**WHAT IS NEEDED**
In how many lines of the material below does the string "windshield" appear? Reply with the number alone.

**GIVEN RECORDS**
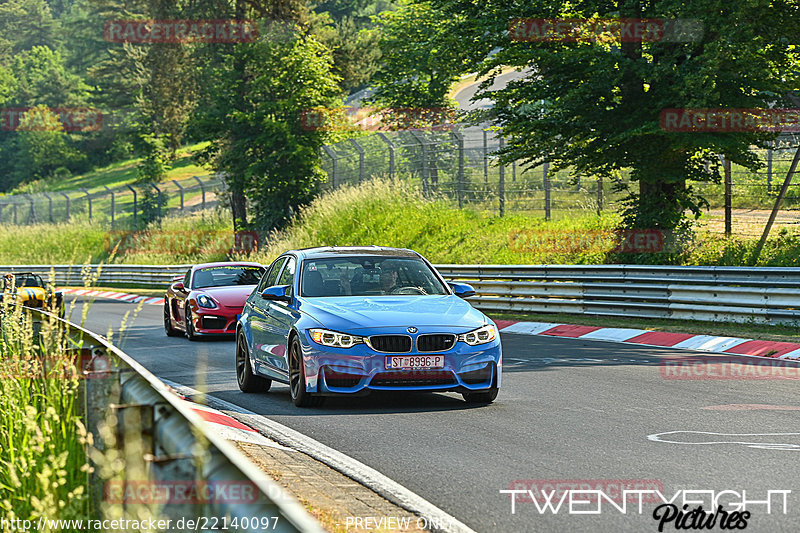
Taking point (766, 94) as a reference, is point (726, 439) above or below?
below

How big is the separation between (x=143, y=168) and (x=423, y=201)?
53.4m

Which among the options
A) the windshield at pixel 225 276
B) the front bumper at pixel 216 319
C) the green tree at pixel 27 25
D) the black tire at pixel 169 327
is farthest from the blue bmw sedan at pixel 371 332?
the green tree at pixel 27 25

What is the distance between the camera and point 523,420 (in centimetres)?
996

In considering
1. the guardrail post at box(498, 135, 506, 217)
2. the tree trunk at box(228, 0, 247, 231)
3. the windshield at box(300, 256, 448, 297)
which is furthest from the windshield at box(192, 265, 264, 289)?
the tree trunk at box(228, 0, 247, 231)

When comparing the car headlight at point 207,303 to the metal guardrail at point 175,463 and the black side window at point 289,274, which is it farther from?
the metal guardrail at point 175,463

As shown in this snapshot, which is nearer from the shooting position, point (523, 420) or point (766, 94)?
point (523, 420)

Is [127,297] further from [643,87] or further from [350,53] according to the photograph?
[643,87]

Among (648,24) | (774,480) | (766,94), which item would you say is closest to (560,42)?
(648,24)

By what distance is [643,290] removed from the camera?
20594 mm

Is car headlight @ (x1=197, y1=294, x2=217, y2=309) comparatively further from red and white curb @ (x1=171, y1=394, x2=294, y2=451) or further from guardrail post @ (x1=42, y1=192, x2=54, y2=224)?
guardrail post @ (x1=42, y1=192, x2=54, y2=224)

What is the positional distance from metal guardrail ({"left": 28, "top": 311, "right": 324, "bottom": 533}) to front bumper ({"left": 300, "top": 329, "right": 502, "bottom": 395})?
187 inches

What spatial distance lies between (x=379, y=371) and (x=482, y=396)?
1240 millimetres

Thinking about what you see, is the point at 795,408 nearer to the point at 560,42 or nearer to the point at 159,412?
the point at 159,412

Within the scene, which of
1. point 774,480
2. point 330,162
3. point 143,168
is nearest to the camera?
point 774,480
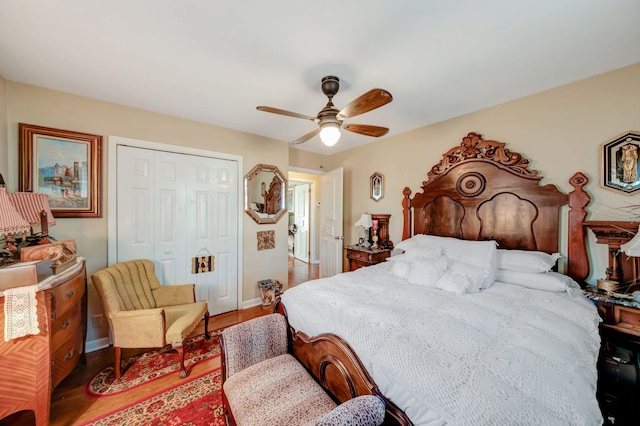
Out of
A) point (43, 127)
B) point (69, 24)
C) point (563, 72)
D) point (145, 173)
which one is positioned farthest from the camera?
point (145, 173)

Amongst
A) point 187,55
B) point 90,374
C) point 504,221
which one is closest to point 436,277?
point 504,221

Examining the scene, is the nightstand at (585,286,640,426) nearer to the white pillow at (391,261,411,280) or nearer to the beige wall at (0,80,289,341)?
the white pillow at (391,261,411,280)

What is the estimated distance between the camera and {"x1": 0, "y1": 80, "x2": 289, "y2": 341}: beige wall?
207cm

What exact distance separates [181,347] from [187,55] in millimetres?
2337

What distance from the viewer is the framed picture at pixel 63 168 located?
2.10 m

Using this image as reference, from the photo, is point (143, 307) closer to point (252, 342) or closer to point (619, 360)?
point (252, 342)

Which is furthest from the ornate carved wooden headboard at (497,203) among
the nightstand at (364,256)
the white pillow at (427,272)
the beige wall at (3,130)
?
the beige wall at (3,130)

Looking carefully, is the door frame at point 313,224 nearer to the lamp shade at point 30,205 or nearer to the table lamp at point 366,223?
the table lamp at point 366,223

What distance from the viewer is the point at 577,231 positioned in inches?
79.8

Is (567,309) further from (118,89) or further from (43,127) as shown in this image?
(43,127)

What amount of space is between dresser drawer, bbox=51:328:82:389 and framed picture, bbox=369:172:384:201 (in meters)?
3.60

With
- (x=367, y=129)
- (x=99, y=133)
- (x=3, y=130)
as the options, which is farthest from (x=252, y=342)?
(x=3, y=130)

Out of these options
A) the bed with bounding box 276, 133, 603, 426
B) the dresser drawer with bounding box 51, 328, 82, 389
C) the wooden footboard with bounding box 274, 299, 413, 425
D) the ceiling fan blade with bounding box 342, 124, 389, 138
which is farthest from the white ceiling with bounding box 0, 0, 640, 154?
the dresser drawer with bounding box 51, 328, 82, 389

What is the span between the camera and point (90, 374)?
6.66 ft
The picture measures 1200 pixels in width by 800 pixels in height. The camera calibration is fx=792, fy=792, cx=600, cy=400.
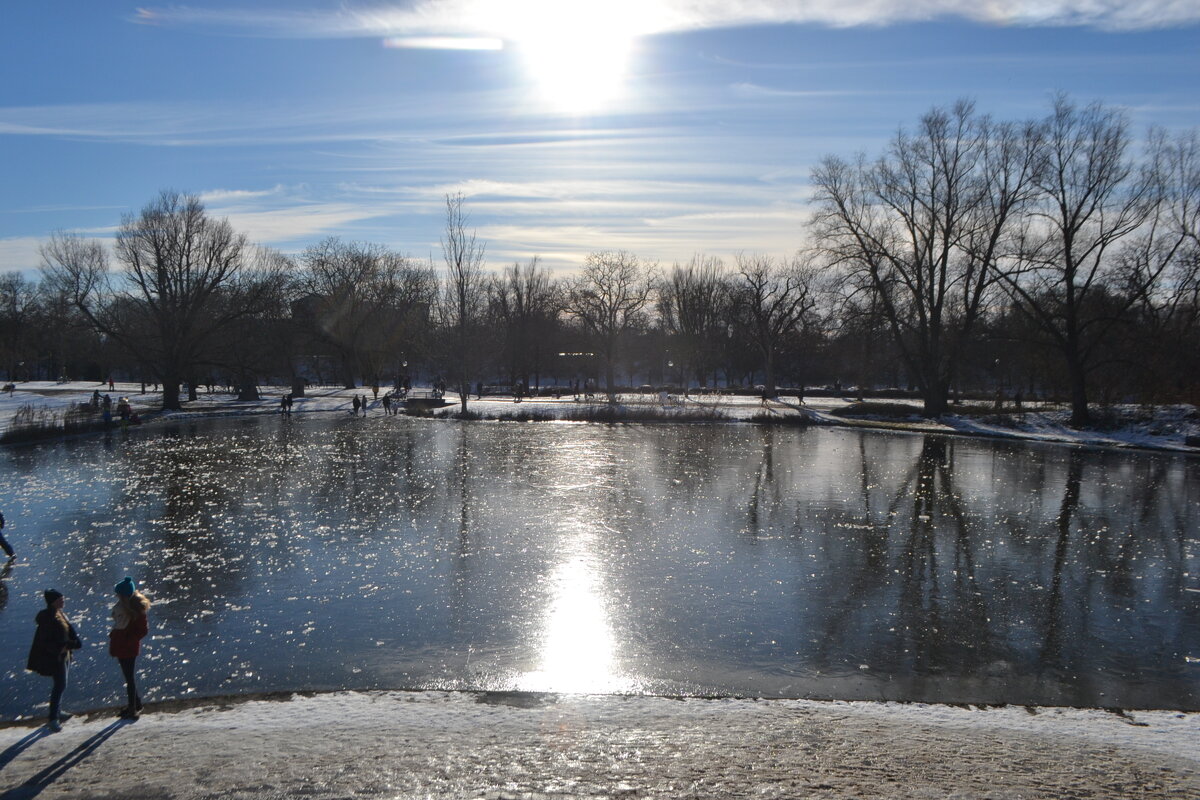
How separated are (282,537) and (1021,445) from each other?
29.2m

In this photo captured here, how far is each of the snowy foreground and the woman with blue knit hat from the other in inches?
8.3

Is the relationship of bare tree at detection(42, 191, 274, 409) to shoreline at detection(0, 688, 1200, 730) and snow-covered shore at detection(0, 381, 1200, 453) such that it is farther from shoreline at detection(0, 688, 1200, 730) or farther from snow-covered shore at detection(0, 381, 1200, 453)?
shoreline at detection(0, 688, 1200, 730)

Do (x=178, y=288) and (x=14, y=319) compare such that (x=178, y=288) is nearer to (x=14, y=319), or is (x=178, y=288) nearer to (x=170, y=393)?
(x=170, y=393)

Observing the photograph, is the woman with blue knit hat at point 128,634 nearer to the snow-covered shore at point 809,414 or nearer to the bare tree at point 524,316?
the snow-covered shore at point 809,414

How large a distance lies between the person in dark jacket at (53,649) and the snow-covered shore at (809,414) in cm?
3532

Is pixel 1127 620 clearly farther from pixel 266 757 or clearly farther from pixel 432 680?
pixel 266 757

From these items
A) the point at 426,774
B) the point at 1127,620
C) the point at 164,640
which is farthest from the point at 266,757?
the point at 1127,620

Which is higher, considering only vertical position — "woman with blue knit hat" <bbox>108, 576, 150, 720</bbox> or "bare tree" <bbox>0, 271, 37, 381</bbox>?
"bare tree" <bbox>0, 271, 37, 381</bbox>

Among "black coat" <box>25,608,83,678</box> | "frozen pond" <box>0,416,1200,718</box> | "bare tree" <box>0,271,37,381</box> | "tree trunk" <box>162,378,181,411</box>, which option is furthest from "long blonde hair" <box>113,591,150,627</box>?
"bare tree" <box>0,271,37,381</box>

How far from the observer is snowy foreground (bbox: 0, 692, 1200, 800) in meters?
5.60

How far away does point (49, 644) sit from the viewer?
22.7 feet

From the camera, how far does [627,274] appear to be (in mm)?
72938

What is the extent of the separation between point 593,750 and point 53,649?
4814mm

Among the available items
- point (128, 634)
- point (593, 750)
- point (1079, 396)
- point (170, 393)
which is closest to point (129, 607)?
point (128, 634)
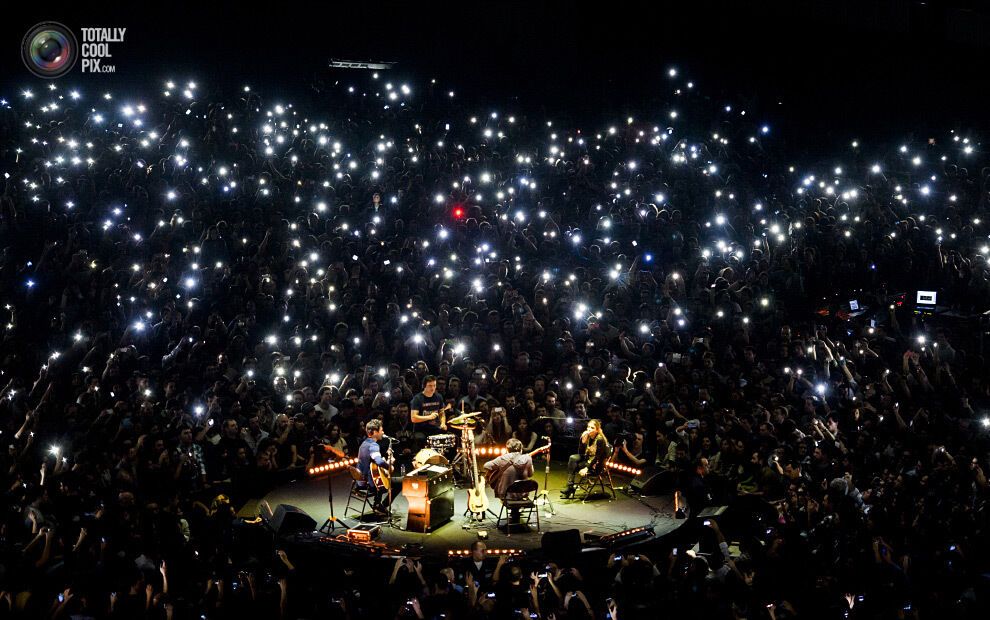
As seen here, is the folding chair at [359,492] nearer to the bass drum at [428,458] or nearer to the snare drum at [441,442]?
the bass drum at [428,458]

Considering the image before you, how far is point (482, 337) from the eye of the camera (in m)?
13.0

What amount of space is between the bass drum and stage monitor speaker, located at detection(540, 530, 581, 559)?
2078mm

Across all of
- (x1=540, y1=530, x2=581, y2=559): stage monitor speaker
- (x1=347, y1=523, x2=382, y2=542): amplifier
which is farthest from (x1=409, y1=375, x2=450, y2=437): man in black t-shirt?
(x1=540, y1=530, x2=581, y2=559): stage monitor speaker

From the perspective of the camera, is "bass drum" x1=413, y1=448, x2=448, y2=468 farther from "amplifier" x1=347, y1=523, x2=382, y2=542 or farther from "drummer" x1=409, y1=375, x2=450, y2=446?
"amplifier" x1=347, y1=523, x2=382, y2=542

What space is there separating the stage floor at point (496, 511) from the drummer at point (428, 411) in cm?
104

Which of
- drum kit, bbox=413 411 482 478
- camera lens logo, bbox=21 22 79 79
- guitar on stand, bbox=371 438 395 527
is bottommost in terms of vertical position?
guitar on stand, bbox=371 438 395 527

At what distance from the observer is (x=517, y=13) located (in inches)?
786

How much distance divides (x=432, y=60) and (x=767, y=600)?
17609 millimetres

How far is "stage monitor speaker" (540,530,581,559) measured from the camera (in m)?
7.90

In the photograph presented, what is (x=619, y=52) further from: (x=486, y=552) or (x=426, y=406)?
(x=486, y=552)

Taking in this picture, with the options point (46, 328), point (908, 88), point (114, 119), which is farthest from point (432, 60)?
point (908, 88)

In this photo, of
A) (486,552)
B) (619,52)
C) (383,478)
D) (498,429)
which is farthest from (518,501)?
(619,52)

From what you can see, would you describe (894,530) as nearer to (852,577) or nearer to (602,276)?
(852,577)

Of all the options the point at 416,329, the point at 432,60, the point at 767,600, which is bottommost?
the point at 767,600
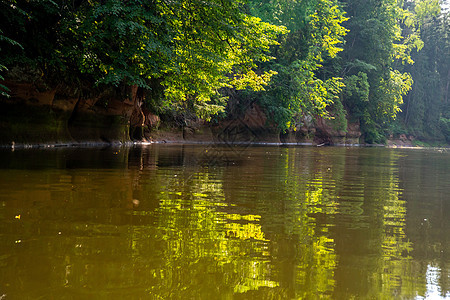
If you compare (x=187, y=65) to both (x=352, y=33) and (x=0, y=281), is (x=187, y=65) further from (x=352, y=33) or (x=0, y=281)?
(x=352, y=33)

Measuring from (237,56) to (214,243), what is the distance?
15.1m

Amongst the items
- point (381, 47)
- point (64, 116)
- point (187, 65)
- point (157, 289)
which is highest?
point (381, 47)

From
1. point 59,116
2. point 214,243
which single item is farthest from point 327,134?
point 214,243

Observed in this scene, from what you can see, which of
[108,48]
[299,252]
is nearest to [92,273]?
[299,252]

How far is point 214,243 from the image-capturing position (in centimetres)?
321

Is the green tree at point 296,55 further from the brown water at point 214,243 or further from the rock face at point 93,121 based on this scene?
the brown water at point 214,243

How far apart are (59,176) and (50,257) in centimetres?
451

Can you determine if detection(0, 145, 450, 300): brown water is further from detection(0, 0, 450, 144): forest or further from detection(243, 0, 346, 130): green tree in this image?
detection(243, 0, 346, 130): green tree

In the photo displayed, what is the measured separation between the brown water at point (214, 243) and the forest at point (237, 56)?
6221mm

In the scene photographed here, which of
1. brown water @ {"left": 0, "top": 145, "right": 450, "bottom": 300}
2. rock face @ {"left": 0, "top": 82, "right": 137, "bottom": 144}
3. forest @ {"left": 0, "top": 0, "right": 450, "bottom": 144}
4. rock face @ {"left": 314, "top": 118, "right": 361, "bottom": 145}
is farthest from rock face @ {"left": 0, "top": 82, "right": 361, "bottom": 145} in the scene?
rock face @ {"left": 314, "top": 118, "right": 361, "bottom": 145}

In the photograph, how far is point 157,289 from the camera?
2.28 m

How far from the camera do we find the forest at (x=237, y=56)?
1282 cm

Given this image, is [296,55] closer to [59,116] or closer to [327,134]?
[327,134]

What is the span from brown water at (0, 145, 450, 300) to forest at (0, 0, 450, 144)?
622cm
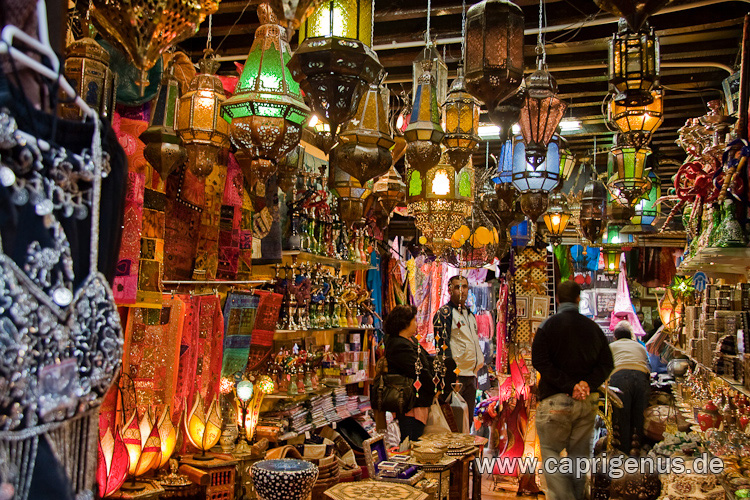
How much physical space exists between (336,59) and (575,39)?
2.97 meters

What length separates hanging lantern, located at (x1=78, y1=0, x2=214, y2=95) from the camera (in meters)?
1.42

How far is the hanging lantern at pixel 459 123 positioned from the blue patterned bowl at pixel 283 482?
→ 1.71m

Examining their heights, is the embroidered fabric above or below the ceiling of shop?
below

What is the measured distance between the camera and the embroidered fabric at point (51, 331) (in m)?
0.95

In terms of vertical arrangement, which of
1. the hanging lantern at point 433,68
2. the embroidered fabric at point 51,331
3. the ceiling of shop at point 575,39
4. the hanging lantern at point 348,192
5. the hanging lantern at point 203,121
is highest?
the ceiling of shop at point 575,39

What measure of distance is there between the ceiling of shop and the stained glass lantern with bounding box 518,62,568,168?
87 cm

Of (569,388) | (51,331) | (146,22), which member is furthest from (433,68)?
(51,331)

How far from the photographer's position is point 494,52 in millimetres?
2551

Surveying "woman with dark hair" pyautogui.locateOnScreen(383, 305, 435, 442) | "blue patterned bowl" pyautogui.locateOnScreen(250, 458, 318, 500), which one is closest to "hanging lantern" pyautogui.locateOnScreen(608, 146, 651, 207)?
"woman with dark hair" pyautogui.locateOnScreen(383, 305, 435, 442)

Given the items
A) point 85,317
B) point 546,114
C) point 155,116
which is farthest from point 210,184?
point 85,317

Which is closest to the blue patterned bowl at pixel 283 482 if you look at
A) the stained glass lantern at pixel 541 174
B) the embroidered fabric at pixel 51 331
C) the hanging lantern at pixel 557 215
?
the embroidered fabric at pixel 51 331

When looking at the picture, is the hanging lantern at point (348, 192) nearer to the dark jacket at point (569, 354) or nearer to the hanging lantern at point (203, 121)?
the hanging lantern at point (203, 121)

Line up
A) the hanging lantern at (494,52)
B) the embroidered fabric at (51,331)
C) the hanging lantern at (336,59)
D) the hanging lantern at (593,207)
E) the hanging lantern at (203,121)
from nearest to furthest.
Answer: the embroidered fabric at (51,331) → the hanging lantern at (336,59) → the hanging lantern at (494,52) → the hanging lantern at (203,121) → the hanging lantern at (593,207)

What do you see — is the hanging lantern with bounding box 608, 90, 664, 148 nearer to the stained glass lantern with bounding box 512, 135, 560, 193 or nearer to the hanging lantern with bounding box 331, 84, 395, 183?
the stained glass lantern with bounding box 512, 135, 560, 193
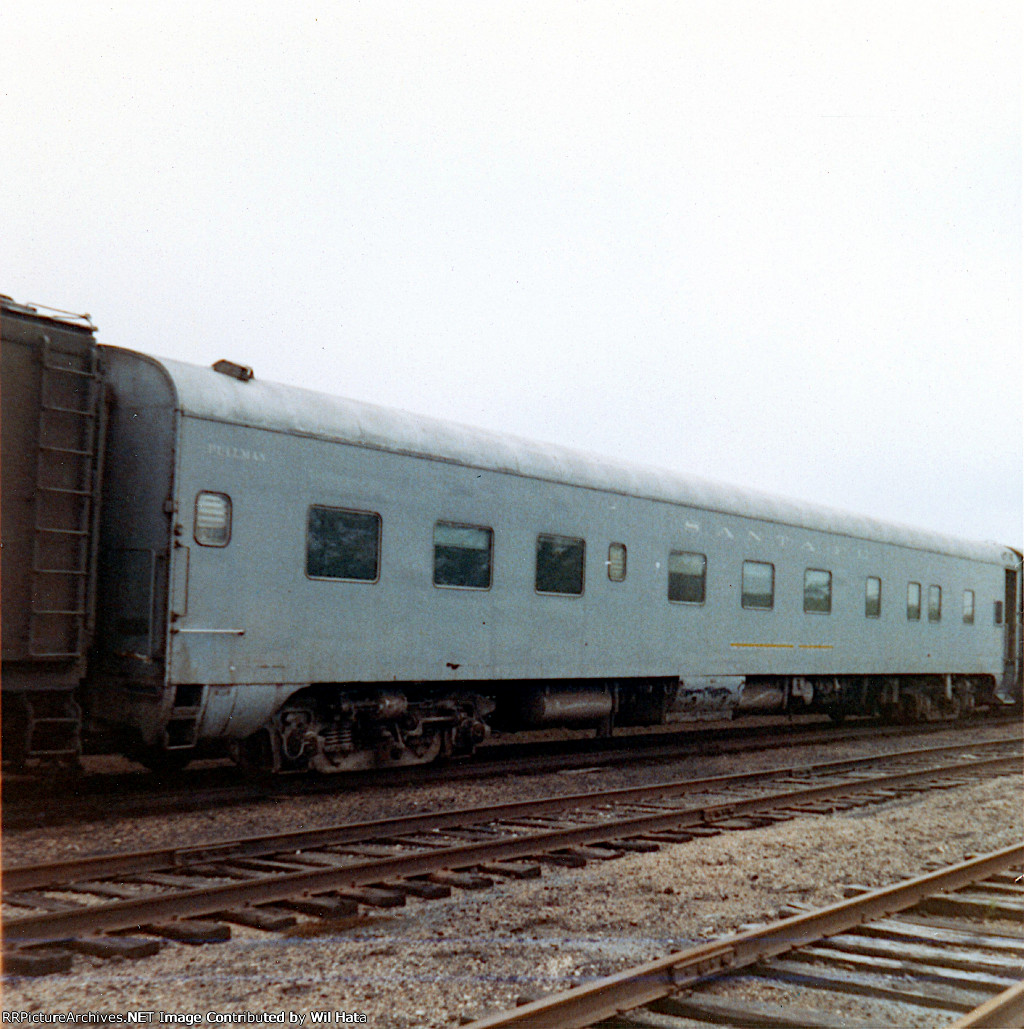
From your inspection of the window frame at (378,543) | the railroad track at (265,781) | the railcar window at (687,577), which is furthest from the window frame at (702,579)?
the window frame at (378,543)

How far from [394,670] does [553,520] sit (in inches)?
110

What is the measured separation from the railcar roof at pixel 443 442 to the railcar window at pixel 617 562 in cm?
68

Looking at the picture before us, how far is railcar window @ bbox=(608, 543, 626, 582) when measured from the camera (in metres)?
12.6

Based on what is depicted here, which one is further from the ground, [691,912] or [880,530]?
[880,530]

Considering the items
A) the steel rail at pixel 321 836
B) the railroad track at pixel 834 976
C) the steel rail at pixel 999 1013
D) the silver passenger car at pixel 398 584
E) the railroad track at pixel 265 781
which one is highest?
the silver passenger car at pixel 398 584

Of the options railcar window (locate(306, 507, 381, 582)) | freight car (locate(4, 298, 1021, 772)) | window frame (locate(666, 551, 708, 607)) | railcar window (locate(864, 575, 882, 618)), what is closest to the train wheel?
freight car (locate(4, 298, 1021, 772))

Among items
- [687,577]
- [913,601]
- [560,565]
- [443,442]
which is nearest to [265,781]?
[443,442]

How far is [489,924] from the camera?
561cm

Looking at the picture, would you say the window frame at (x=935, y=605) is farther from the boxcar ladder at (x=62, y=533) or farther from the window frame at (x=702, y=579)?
the boxcar ladder at (x=62, y=533)

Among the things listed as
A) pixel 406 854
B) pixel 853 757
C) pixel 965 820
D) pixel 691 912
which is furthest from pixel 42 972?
pixel 853 757

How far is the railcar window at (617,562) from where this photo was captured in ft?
41.4

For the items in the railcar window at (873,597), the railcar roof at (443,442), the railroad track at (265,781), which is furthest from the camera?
the railcar window at (873,597)

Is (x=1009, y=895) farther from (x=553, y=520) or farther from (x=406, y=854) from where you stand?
(x=553, y=520)

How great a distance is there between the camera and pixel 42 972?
4570 mm
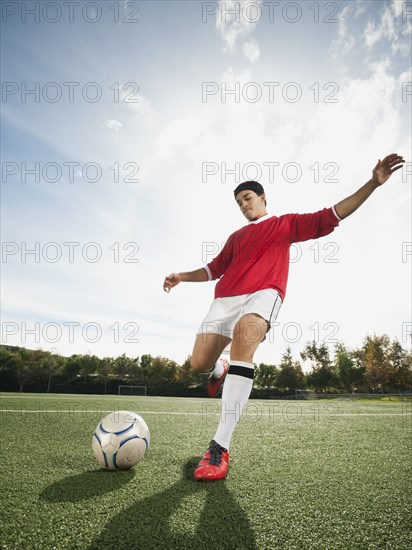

**THE ANSWER**
3